Living in the Pittsburgh area, Christmas celebrations are a blend of many different ethnicities. During the days before Christmas there is a Peoples Gas Holiday Market in the downtown area, which is patterned after the Christkindlemarkt created in 1545 in Nuremberg, Germany, and the Christkindlmarket in Chicago, Illinois.

The city is also lucky enough to have a replica of the Vatican’s Crèche, which is built in St. Peter’s Square in Rome every year. It is a larger-than-life replica, and it is beautiful. The Herbal Husband and I visited several years ago. It has become a popular tradition for many families to visit this attraction every season. I wanted you to see the Crèche at night. I found a beautiful photo taken by Dr. Dennis Woytek, an assistant professor of Journalism and Multimedia Arts at Duquesne University. Dr. Woytek has a blog, The Woytek Blog, talking about his travels and this Crèche. If you are in the Pittsburgh area, the Crèche is a not-to-be-missed Christmas experience.

Vatican Creche

Vatican Creche
Be sure to visit the Pittsburgh Creche at night, when it is at its most beautiful. Photos Courtesy Dr. Dennis Woytek, The Woytek Blog.

My Favorite Christmas Herb Books

This time of year, two of my favorite herbal authors are Adelma Grenier Simmons and Bertha Reppert. Simmons wrote a number of herbal books, but one of my favorites is A Merry Christmas Herbal, which was published in 1968. Simmons considered Christmas to be a season all by itself. In another one of her books, Herb Gardening in Five Seasons, at Caprilands (her famous herb farm) they celebrated Christmas from St. Nicholas Day, December 6, to Twelfth Night, January 6, extending the season.

Find Simmons’ books at

Herb Christmas Books
These are two of my favorite herb books by Adelma Grenier Simmons. Photo By Nancy Heraud.

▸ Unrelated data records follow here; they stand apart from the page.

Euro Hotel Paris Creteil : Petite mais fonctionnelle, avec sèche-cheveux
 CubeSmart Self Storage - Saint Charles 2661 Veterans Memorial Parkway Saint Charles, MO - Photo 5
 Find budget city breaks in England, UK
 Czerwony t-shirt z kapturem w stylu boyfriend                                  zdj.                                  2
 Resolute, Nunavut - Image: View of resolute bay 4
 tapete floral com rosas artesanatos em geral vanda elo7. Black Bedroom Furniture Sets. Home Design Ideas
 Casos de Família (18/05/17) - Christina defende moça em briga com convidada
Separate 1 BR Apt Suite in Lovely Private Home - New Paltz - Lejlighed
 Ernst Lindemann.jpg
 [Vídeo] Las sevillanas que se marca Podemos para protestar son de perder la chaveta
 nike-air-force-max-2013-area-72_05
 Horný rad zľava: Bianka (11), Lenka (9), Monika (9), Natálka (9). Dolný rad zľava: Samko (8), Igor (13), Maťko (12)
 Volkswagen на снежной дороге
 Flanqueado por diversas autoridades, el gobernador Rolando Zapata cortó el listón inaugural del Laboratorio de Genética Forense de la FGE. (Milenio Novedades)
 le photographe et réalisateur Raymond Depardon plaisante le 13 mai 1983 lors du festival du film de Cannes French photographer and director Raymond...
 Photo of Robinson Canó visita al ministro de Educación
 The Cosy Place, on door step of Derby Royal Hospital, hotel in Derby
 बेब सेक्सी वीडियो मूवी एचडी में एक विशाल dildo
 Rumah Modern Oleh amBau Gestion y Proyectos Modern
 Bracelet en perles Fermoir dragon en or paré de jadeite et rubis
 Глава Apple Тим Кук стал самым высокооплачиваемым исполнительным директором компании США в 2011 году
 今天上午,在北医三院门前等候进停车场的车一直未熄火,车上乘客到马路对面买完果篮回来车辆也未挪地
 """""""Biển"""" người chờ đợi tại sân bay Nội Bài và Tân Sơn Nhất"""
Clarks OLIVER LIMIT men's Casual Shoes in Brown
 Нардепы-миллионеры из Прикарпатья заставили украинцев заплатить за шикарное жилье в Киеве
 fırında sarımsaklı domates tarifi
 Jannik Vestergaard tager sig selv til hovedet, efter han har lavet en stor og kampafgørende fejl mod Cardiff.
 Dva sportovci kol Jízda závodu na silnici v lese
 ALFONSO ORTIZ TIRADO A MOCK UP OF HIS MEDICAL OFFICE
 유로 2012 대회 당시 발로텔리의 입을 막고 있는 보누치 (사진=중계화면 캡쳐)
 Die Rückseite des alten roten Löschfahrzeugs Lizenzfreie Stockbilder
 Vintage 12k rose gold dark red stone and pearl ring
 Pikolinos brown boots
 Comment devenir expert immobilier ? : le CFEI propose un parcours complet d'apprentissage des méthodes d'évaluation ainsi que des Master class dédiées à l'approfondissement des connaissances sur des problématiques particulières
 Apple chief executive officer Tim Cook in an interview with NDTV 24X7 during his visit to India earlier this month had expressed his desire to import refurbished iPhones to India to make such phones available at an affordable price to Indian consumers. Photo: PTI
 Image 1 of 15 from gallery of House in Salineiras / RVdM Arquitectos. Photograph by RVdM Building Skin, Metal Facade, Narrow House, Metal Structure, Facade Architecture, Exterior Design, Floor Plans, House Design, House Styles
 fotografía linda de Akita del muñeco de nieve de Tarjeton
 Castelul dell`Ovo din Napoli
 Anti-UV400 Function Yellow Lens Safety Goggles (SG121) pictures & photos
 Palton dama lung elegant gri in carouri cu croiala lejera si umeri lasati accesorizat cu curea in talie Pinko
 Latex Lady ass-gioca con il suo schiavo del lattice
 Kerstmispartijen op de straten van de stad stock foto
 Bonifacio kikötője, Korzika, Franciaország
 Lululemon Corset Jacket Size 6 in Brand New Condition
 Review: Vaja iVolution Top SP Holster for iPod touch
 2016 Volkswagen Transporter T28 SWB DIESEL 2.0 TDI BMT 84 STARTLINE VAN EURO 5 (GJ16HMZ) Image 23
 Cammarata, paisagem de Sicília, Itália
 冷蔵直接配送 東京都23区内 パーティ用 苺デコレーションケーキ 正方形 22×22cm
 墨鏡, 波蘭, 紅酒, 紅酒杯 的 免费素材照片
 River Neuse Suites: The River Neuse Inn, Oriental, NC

Reppert was also prolific in her herbal works. She compiled a series of scrapbooks, one of which is about Christmas. Bertha Reppert’s Herbal Scrapbook #2 was created in 1987 and it is jam-packed with all kinds of recipes and ideas for Christmas. In it she writes “The magic of herbs will guarantee you an unforgettable holiday with memories to treasure.”

I couldn’t agree more.

Find Reppert’s books at The Rosemary House & Gardens and

Christmas Herbs
I recommend this Christmas gem from Bertha Reppert. It is filled with all kinds of recipes and ideas for the holidays. Photo By Nancy Heraud.

Christmas Herbs

Speaking of herbs and Christmastime, here are some herbal legends associated with Christmas and the manger. These first three herbs were known animal insecticides that helped to protect the animals and—as it turned out—the Holy Family while staying in the stable.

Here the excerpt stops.